— START OF EXCERPT TO READ —

MR. JUSTICE PECKHAM, after making the foregoing statement, delivered the opinion of the court.
The decision in this case by the Circuit Court of Appeals is reported in 138 Fed. Rep. 327, in which will be found a statement of the material portions of the evidence taken at the hearing before the trial court. It is unnecessary to repeat it.
The first objection raised by the appellant is, that this suit is, in substance, one against a State. The commission was created by the State of Mississippi, under the authority of its constitution and laws, for the purpose of supervising, and to some extent controlling, the acts of the railroads operating within the State. Such a commission is subject to a suit by a citizen. Reagan v. Trust Co., 154 U.S. 362; Smyth v. Ames, 169 U.S. 466; Prout v. Starr, 188 U.S. 537. We do not see that Arbuckle v. Blackburn, 191 U.S. 405, is at all in point.
It is urged, however, that proceedings in a state court were commenced by the presentation of the petition of the citizens of Magnolia to the railroad commission, and because the commission, having made an order to stop the trains, would have to resort to the proper state court to aid it in the enforcement of its order, therefore the whole proceeding must be regarded as in a state court from the commencement. Whatever may be the provision of the state statute in regard to the enforcement solely by the state court of the order of the railroad commission, the proceeding while before the commission never thereby became a proceeding in a state court, and the jurisdiction of the Federal court to enjoin the commission from the enforcement of its order, because such order was a violation of the Federal Constitution, was not in the least affected.
The appellants also object that the Circuit Court of Appeals had no jurisdiction to review the judgment of the Circuit Court in this case, because, as is stated, the jurisdiction was predicated upon diversity of citizenship, and also upon the claim that the state statutes, requiring the stoppage of trains, when applied to the trains under discussion, violated the commerce clause of the Federal Constitution, and, therefore, the case should have come directly here from the Circuit Court, and Field v. Barber Asphalt Co., 194 U.S. 618, is cited as authority. The complainant in this case, by a proper pleading, set up not only the diversity of citizenship, but also a constitutional question, and the complainant had the right to appeal from the judgment of the Circuit Court to the Circuit Court of Appeals, and from its decision in such a case an appeal or writ of error may be taken to this court. American Sugar
The main question is, as stated in the court below, whether the order of the commission is valid with reference to the Federal Constitution. That depends upon the question whether it is only an incidental interference with interstate commerce, based upon a legal exercise of the police powers of the State for the purpose of securing proper and sufficient accommodation from the railroad company of railroad facilities for the residents of the State. The authority of the commission to interfere with a railroad is based on the statutes of Mississippi. Section 3550 (Chapter 112, Code of Mississippi, 1892, relating to railroads) reads as follows:
"3550. To stop all passenger trains, if, etc., at county seats. — Every railroad shall cause each and all of its passenger trains to stop for passengers at all county seats at which it has a depot, at the discretion of the railroad commission."

— END OF EXCERPT TO READ —
— START OF DATASET EXCERPTS —

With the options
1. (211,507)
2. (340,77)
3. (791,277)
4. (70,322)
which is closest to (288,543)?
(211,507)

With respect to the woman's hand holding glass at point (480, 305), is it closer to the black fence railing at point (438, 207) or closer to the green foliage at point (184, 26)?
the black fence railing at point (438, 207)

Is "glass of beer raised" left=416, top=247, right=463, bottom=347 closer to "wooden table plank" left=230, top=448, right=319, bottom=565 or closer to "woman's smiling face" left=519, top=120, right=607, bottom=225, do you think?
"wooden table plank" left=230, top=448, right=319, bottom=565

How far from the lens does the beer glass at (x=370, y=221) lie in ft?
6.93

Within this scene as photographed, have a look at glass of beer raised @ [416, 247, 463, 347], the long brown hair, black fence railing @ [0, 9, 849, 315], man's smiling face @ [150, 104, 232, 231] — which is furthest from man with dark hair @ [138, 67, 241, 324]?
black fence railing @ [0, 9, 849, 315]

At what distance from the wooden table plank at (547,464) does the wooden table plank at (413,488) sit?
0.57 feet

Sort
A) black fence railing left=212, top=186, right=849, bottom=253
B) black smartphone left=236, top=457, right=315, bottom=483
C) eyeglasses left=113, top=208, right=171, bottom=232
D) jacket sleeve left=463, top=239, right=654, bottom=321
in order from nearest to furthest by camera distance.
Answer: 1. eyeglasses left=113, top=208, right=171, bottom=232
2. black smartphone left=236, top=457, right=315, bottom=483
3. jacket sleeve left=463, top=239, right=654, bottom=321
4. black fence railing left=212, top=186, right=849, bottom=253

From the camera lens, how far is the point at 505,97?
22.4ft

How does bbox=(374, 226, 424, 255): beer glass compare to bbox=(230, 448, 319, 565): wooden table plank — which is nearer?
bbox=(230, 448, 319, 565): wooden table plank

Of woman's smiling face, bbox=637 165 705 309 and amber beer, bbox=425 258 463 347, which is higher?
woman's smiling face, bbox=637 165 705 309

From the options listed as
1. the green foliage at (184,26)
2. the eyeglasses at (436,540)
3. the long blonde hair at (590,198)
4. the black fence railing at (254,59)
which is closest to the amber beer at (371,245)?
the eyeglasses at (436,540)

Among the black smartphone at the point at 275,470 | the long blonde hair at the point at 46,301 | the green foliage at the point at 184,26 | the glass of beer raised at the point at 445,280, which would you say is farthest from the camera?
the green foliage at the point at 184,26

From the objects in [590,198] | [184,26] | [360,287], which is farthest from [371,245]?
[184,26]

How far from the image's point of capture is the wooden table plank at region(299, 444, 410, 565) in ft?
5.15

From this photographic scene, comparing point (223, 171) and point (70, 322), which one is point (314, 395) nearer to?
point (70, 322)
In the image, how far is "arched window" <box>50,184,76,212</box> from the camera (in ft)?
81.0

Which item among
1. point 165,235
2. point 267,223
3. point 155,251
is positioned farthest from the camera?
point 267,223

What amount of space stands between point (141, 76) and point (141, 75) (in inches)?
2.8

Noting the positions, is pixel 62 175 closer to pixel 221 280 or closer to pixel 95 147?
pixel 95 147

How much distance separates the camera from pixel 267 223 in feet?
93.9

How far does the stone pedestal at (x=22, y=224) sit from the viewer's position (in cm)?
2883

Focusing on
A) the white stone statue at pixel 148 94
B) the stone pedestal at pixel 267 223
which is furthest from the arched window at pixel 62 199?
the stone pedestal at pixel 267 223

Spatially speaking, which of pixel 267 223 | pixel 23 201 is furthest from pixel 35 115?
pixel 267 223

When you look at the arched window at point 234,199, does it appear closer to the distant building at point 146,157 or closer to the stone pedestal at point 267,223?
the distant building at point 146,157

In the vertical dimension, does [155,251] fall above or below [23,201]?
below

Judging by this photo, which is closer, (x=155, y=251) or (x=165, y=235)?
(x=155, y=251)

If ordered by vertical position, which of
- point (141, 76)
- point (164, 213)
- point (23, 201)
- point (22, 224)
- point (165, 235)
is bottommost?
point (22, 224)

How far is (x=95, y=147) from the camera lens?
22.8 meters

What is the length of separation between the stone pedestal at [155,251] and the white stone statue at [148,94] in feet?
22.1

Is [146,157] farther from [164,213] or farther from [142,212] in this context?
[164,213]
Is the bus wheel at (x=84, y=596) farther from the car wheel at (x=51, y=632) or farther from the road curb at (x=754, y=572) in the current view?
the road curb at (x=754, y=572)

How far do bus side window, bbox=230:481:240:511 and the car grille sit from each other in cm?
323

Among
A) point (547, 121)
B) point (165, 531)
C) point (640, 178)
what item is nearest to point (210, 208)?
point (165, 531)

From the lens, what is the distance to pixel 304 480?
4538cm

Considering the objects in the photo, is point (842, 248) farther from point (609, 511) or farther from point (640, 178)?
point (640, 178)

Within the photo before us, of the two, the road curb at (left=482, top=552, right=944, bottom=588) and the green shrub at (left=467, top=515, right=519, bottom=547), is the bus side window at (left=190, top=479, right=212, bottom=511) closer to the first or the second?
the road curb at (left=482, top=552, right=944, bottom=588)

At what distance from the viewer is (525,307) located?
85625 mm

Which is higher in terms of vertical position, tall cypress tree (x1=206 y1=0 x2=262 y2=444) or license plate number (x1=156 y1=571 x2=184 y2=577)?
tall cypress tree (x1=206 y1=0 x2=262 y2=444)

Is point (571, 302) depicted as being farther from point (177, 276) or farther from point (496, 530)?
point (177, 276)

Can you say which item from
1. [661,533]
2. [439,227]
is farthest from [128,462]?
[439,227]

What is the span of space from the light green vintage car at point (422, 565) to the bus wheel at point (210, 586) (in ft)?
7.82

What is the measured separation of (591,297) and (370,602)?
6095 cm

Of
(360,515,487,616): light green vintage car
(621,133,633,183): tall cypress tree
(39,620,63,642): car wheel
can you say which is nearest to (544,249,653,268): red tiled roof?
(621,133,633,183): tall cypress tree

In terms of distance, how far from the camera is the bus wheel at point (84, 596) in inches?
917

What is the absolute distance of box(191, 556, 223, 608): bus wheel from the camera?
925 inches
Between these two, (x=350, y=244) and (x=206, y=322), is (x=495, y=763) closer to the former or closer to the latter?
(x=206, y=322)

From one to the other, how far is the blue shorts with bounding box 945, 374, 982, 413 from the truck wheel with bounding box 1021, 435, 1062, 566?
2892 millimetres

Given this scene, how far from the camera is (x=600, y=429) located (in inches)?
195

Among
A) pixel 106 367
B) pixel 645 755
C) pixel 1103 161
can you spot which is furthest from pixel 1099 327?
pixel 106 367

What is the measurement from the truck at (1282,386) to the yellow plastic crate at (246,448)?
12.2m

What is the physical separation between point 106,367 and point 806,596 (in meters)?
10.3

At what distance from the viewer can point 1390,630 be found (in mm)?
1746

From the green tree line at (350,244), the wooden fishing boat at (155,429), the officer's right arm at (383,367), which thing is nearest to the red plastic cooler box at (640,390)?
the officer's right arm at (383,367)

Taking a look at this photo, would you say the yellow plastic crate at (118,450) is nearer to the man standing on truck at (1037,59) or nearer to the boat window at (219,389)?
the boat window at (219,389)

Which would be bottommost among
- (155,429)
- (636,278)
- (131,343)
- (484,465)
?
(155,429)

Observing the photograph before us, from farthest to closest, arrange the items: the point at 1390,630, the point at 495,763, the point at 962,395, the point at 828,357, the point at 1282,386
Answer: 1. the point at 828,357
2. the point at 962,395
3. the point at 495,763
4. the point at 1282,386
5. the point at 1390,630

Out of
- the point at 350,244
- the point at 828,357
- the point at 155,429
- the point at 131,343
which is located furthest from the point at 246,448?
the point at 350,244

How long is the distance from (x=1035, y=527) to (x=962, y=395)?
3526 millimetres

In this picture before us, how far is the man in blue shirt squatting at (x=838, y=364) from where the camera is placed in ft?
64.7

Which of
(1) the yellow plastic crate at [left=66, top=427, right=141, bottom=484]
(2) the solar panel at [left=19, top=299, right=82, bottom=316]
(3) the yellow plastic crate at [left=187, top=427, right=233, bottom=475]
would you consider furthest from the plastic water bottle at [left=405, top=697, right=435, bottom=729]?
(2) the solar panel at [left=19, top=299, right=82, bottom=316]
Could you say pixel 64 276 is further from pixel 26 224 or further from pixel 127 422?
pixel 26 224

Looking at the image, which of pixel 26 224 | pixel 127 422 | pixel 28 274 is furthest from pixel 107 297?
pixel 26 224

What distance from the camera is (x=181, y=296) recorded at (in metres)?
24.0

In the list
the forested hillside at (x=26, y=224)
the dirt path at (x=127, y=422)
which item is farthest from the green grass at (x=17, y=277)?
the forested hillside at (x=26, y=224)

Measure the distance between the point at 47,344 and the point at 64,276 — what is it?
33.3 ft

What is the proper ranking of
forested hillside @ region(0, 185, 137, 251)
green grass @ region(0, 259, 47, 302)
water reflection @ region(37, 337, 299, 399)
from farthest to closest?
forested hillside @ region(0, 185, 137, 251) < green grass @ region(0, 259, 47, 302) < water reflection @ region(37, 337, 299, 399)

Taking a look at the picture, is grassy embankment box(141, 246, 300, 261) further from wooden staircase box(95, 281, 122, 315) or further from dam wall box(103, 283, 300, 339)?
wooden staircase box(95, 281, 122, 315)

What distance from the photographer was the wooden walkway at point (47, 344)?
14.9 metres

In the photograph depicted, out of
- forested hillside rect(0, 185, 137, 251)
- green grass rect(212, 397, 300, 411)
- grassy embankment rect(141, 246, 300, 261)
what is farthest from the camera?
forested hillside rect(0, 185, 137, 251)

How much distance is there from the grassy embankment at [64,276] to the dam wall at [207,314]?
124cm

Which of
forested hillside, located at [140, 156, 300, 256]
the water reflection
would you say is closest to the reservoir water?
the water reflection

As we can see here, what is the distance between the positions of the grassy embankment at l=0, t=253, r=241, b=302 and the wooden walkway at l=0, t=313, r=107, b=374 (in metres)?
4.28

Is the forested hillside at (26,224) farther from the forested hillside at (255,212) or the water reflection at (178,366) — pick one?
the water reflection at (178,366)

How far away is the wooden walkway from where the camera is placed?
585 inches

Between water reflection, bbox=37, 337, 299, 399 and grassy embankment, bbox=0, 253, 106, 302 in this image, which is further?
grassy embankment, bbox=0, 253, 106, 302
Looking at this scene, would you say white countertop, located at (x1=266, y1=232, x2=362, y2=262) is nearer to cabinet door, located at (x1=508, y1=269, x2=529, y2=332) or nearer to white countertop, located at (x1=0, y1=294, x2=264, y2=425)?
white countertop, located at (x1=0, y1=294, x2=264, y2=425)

— END OF DATASET EXCERPTS —

▶ [WHAT IS ASKED]: Please extend the court opinion on the Mississippi railroad commission's train-stop order, starting right after the quoted text of section 3550.

▶ [OUTPUT FOR THIS TASK]:
Chapter 134 of the same code relates to the supervision of common carriers. Section 4302 thereof reads as follows:
"Necessary depots to be maintained. — Every railroad shall establish and maintain such depots as shall be reasonably necessary for the public convenience, and shall stop such of the passenger and freight trains at any depot as the business and public convenience shall require; and the commission may cause all passenger trains to permit passengers to get on and off in a city at any place other than at the depot, where it is for the convenience of the travelling public. And it shall be unlawful for any railroad to abolish or disuse any depot when once established or to fail to keep up the same and to regularly
Under these statutes the commission has power (a) to stop, in its discretion, all passenger trains at all county seats at which the company has a depot; (b) to stop such of the passenger and freight trains at any depot as the business and public convenience may require. The order in question was made with regard to a place which is both a county seat and also one where the railroad has a depot. It is not plain under which section the commission acted. Its order simply states that the petition of the citizens of Magnolia is granted as to trains one and three and denied as to train four. The petition throws no light upon the subject. We may assume, however, that the commission acted under all the authority it had from the above quoted sections of the statute. It is fair to assume that it had exercised its discretion in causing the trains to stop at a county seat, and that it did so because in its judgment it was reasonable and necessary for the public convenience. The question is whether, having regard to the facts, the order is valid.
The matter of the validity of statutes, directing railroad companies to stop certain of their trains at stations named, has been before this court several times, and the result of its holdings is: That a statute of Illinois, which required the Illinois Central Railroad to stop its fast mail train from Chicago to New Orleans at Cairo, in the State of Illinois, which was a county seat, was unconstitutional if the company had made adequate accommodation by other trains for interstate passengers to and from Cairo. That a statute which required every railroad corporation to stop all regular passenger trains running wholly within the State at its stations at all county seats was a reasonable exercise of the police power of the State, where the statute did not apply to railroad trains entering the State from any other State, or transcontinental trains of any railroad. A statute relating to railroad companies which provided that a company should cause three of its trains each
In reviewing statutes of this nature, and also orders made by a state railroad commission, it frequently becomes necessary
The order cannot be viewed alone in the light of ordering a stop at one place only, which might require not more than three minutes, as asserted. It is the question whether these trains can be stopped at all at any particular station when proper and adequate facilities are otherwise afforded such station. If the commission can order such a train to be stopped at a particular locality under such circumstances, then it could do so as to other localities, and in that way the usefulness of a through train would be ruined and the train turned from a through to a local one in Mississippi. The legislature of a State could not itself make such an order, and it cannot delegate the power to a commission to do so, in its discretion, when adequate facilities are otherwise furnished.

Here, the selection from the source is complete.